Sirocco

Le vent du sud souffle, les rafales font voler les feuilles, et c’est la grêve… Ma BU fermait trop tôt pour que j’y aille. En tout cas, il y a mobilisation. Une manifestation unitaire partait de la place Jean Macé ce matin : fonction publique, transports, étudiants,
L’Université aujourd’hui élisait ses conseils d’UFR (facultés), au taux de participation traditionnellement très faible. J’ai voté mais apparemment, je devais être un des seuls ce matin à l’avoir fait.
J’ai signé une pétition de chercheurs contre la loi Pecresse. Je ne sais pas si cela portera ses fruits, il y a 6000 signataires mais la pétition est en ligne depuis le mois de juillet ! Un papier de Libé signalait que la soirée de samedi soir fut assez mouvementée sur le site des quais de Lyon 2…

J’ai même fait une bonne action ce matin.
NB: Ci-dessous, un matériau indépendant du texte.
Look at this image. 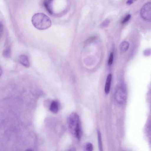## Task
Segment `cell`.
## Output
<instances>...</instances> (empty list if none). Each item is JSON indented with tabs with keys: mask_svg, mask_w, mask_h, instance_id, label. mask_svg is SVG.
<instances>
[{
	"mask_svg": "<svg viewBox=\"0 0 151 151\" xmlns=\"http://www.w3.org/2000/svg\"><path fill=\"white\" fill-rule=\"evenodd\" d=\"M110 23V21L108 19H105L101 24V27H106L108 26Z\"/></svg>",
	"mask_w": 151,
	"mask_h": 151,
	"instance_id": "obj_12",
	"label": "cell"
},
{
	"mask_svg": "<svg viewBox=\"0 0 151 151\" xmlns=\"http://www.w3.org/2000/svg\"><path fill=\"white\" fill-rule=\"evenodd\" d=\"M111 78V74H109L107 77L104 89L105 92L106 94L109 93L110 91Z\"/></svg>",
	"mask_w": 151,
	"mask_h": 151,
	"instance_id": "obj_6",
	"label": "cell"
},
{
	"mask_svg": "<svg viewBox=\"0 0 151 151\" xmlns=\"http://www.w3.org/2000/svg\"><path fill=\"white\" fill-rule=\"evenodd\" d=\"M115 97V100L118 104L120 105L124 104L127 100L126 92L123 89H119L116 92Z\"/></svg>",
	"mask_w": 151,
	"mask_h": 151,
	"instance_id": "obj_4",
	"label": "cell"
},
{
	"mask_svg": "<svg viewBox=\"0 0 151 151\" xmlns=\"http://www.w3.org/2000/svg\"><path fill=\"white\" fill-rule=\"evenodd\" d=\"M130 0L133 1V0Z\"/></svg>",
	"mask_w": 151,
	"mask_h": 151,
	"instance_id": "obj_17",
	"label": "cell"
},
{
	"mask_svg": "<svg viewBox=\"0 0 151 151\" xmlns=\"http://www.w3.org/2000/svg\"><path fill=\"white\" fill-rule=\"evenodd\" d=\"M131 15L130 14L127 15L121 21V23L122 24H124L128 21L130 19Z\"/></svg>",
	"mask_w": 151,
	"mask_h": 151,
	"instance_id": "obj_11",
	"label": "cell"
},
{
	"mask_svg": "<svg viewBox=\"0 0 151 151\" xmlns=\"http://www.w3.org/2000/svg\"><path fill=\"white\" fill-rule=\"evenodd\" d=\"M2 71L1 68L0 67V77L2 74Z\"/></svg>",
	"mask_w": 151,
	"mask_h": 151,
	"instance_id": "obj_16",
	"label": "cell"
},
{
	"mask_svg": "<svg viewBox=\"0 0 151 151\" xmlns=\"http://www.w3.org/2000/svg\"><path fill=\"white\" fill-rule=\"evenodd\" d=\"M151 4L150 2L145 4L142 7L140 11V15L144 19L150 21L151 19Z\"/></svg>",
	"mask_w": 151,
	"mask_h": 151,
	"instance_id": "obj_2",
	"label": "cell"
},
{
	"mask_svg": "<svg viewBox=\"0 0 151 151\" xmlns=\"http://www.w3.org/2000/svg\"><path fill=\"white\" fill-rule=\"evenodd\" d=\"M84 148L86 151H92L93 150V146L91 143L88 142L85 145Z\"/></svg>",
	"mask_w": 151,
	"mask_h": 151,
	"instance_id": "obj_10",
	"label": "cell"
},
{
	"mask_svg": "<svg viewBox=\"0 0 151 151\" xmlns=\"http://www.w3.org/2000/svg\"><path fill=\"white\" fill-rule=\"evenodd\" d=\"M133 3L132 1L128 0L126 2V4L128 5H130Z\"/></svg>",
	"mask_w": 151,
	"mask_h": 151,
	"instance_id": "obj_15",
	"label": "cell"
},
{
	"mask_svg": "<svg viewBox=\"0 0 151 151\" xmlns=\"http://www.w3.org/2000/svg\"><path fill=\"white\" fill-rule=\"evenodd\" d=\"M19 61L20 63L24 67L28 68L30 64L28 57L26 55H21L19 57Z\"/></svg>",
	"mask_w": 151,
	"mask_h": 151,
	"instance_id": "obj_5",
	"label": "cell"
},
{
	"mask_svg": "<svg viewBox=\"0 0 151 151\" xmlns=\"http://www.w3.org/2000/svg\"><path fill=\"white\" fill-rule=\"evenodd\" d=\"M113 52H111L110 53L109 58L108 61V64L109 65H111L112 63L113 60Z\"/></svg>",
	"mask_w": 151,
	"mask_h": 151,
	"instance_id": "obj_13",
	"label": "cell"
},
{
	"mask_svg": "<svg viewBox=\"0 0 151 151\" xmlns=\"http://www.w3.org/2000/svg\"><path fill=\"white\" fill-rule=\"evenodd\" d=\"M11 54V50L9 47L5 49L2 52V55L4 58H8L10 57Z\"/></svg>",
	"mask_w": 151,
	"mask_h": 151,
	"instance_id": "obj_9",
	"label": "cell"
},
{
	"mask_svg": "<svg viewBox=\"0 0 151 151\" xmlns=\"http://www.w3.org/2000/svg\"><path fill=\"white\" fill-rule=\"evenodd\" d=\"M50 110L53 113H57L58 110V105L56 101H52L50 106Z\"/></svg>",
	"mask_w": 151,
	"mask_h": 151,
	"instance_id": "obj_7",
	"label": "cell"
},
{
	"mask_svg": "<svg viewBox=\"0 0 151 151\" xmlns=\"http://www.w3.org/2000/svg\"><path fill=\"white\" fill-rule=\"evenodd\" d=\"M97 133L99 150L100 151H103L102 144L101 138V133L99 130H97Z\"/></svg>",
	"mask_w": 151,
	"mask_h": 151,
	"instance_id": "obj_8",
	"label": "cell"
},
{
	"mask_svg": "<svg viewBox=\"0 0 151 151\" xmlns=\"http://www.w3.org/2000/svg\"><path fill=\"white\" fill-rule=\"evenodd\" d=\"M3 26L2 23L0 22V37H1L2 35L3 32Z\"/></svg>",
	"mask_w": 151,
	"mask_h": 151,
	"instance_id": "obj_14",
	"label": "cell"
},
{
	"mask_svg": "<svg viewBox=\"0 0 151 151\" xmlns=\"http://www.w3.org/2000/svg\"><path fill=\"white\" fill-rule=\"evenodd\" d=\"M32 22L35 28L40 30L47 29L51 25L50 19L47 15L42 13L34 14L32 17Z\"/></svg>",
	"mask_w": 151,
	"mask_h": 151,
	"instance_id": "obj_1",
	"label": "cell"
},
{
	"mask_svg": "<svg viewBox=\"0 0 151 151\" xmlns=\"http://www.w3.org/2000/svg\"><path fill=\"white\" fill-rule=\"evenodd\" d=\"M68 124L70 129L73 134L75 130L80 124L78 116L76 113H72L69 116L68 119Z\"/></svg>",
	"mask_w": 151,
	"mask_h": 151,
	"instance_id": "obj_3",
	"label": "cell"
}]
</instances>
En revenant des quais du Rhône, je passais par la place Bellecour. Les gendarmes version Robocop attendaient très détendus la venue d’un éventuel cortèges de mécontents. A proximité du veilleur de pierre, je vois un visage révulsé d’une femme se tourner vers moi puis tomber par terre. Une crise d’épilepsie. Son mari était paniqué. Quelques passants dont moi-même proposèrent nos services. J’ai appelé les pompiers qui ont tout de même mis 15 minutes à venir, et en se trompant de localisation puisqu’il a fallu que je cours sur toute la place pour signaler à l’ambulance le lieu exact alors que je l’avais donné avec précision à mon interlocuteur. C’est là que j’ai pu constater qu’un brevet de secouriste pourrait servir. En attendant l’ambulance, un monsieur avec un aplomb formidable s’est occupé d’elle. J’ai couru jusqu’à une boutique voisine pour demander une cuillère, car l’épileptique a tendance à se mordre la langue jusqu’au sang voire jusqu’à se la couper. Cette femme s’est effectivement coupée la langue avant que ce monsieur lui introduise ladite cuillère… Elle saignait et son sang se mêlait à l’écume… Lorsque l’ambulance arriva, nous nous éloignâmes, la crise était passée mais il fallait que cette dame passe un bilan médical.

Son visage révulsé m’a marqué. J’y ai pensé longtemps après, j’y pense toujours. J’ai du m’arrêter un moment après cet incident, à souffler, récupérer, et évacuer. Je sentais le vent sur mon visage… Il y a des moments comme cela où on sent quand même de l’entraide entre gens, une certaine forme de solidarité et d’empathie. Non ,mieux que tout cela, ce qui le résume : de l’humanité… De nombreuses personnes, de tout age et de toute condition nous ont proposé leurs services pendant que nous attendions les pompiers. En fait, je crois que cet évènement me fait oublier mon côté légèrement misanthrope. Je peste tout le temps sur l’ignorance des gens, leur betise, leur panurgisme, leur culte des apparences… Mais on ne leur enlèvera jamais leur humanité, à moins d’une lobotomie façon 1984…. Et qui suis-je, moi pour juger à l’emporte pièce ? Je me juge moi-même toujours durement, mais sur ce point j’avoue mon manque de modestie et d’humilité, et, il faut bien l’avouer, bien que cela ne soit pas significatif sur ce blog, un certain orgueil intellectuel.
Alors je m’exhorte ce soir à un peu d’humilité, encore un peu plus. Il faut garder les pieds sur terre, coûte que coûte, se dégager de toute vanité. On ne découvre vraiment les gens que quand on gratte le vernis.